Eu reclamo muito, eu sei. Tenho melhorado isso também. Tento
mentalizar que as mudanças ocorrem gradualmente feito... bem, feito qualquer
coisa que ocorre na natureza: a estalactite não estava lá há, sei lá, 300 anos
atrás e hoje a vemos - quanto tempo será que demora para uma estalactite
formar? - formosa em sua construção.
Enfim, voltando aos Ipês. Ipês são árvores com flores de
inverno e eu fico fascinada. Primeiro, porque as flores respeitam o tempo umas
das outras florindo gradualmente. Segundo, porque elas estão em meio a um
cenário cinza e vazio de plantas, sendo felizes sendo floridas e
coloridas (se houver algum botânico lendo esse texto, por favor, não me
corrija! Não quero estar certa sobre a biologia por trás dos Ipês, quero ser
poética) sem se preocupar se não se encaixam no cenário proposto (que se foda a
primavera!).
Me atordoa, também, toda vez que vejo ipês florindo fora de
época.
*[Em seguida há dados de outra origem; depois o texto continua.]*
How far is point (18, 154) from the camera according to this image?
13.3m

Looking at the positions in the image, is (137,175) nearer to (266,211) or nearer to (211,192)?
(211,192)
Eu esperto um ano inteiro para acordar no frio, vestir meu casaco,
assoprar as mãos pra ver se esquenta e observar os ipês plantados no caminho e
como eles fazem meu trajeto ser novo à medida que avançam os meses. De repente,
meio de maio (que frase engraçadinha) me deparo com um ipê afrontoso no meio do
pátio do trabalho, florido, feito um spoiler de um filme que eu aguardei muito
pela estreia (existe palavra brasileira para spoiler? Eu não consegui pensar em
nenhuma).
Comecei esse texto para falar qualquer coisa sobre a
preguiça e a dificuldade de fazer algo por mais que eu queria muito, como tirar
a foto de um ipê que me incomoda todo dia. Se você nunca precisou domar seus
pensamentos, não entenderá do que falo aqui. Diferente de qualquer outra coisa
que acontece na natureza – como a formação de uma falésia – meus pensamentos se
formam na velocidade da luz e se vão também. Se em algum momento quis reclamar
sobre a dificuldade de tirar do imaginário minhas vontades, acabo por reclamar
que reclamo. Talvez seja um aviso do meu subconsciente que esta seja mais uma
forma de me trair. Talvez não.
Pensei em me desculpar pelas frases longas e por não
utilizar virgulas com todos os excessos tal qual amo fazer. Tentei acompanhar a
velocidade dos meus pensamentos e agora possuo dedos cansados demais, olhos
desfocados e um cansaço genuíno.
Ao final, me recuso a reclamar do ipê que floriu antes do
tempo certo. Afinal, o tempo é invenção humana para marcar a história. Os ipês
irão florir no momento de florir e eu vou ser grata pela surpresa e por
entender que o tempo é apenas uma medida para qual a natureza está pouco se
lixando.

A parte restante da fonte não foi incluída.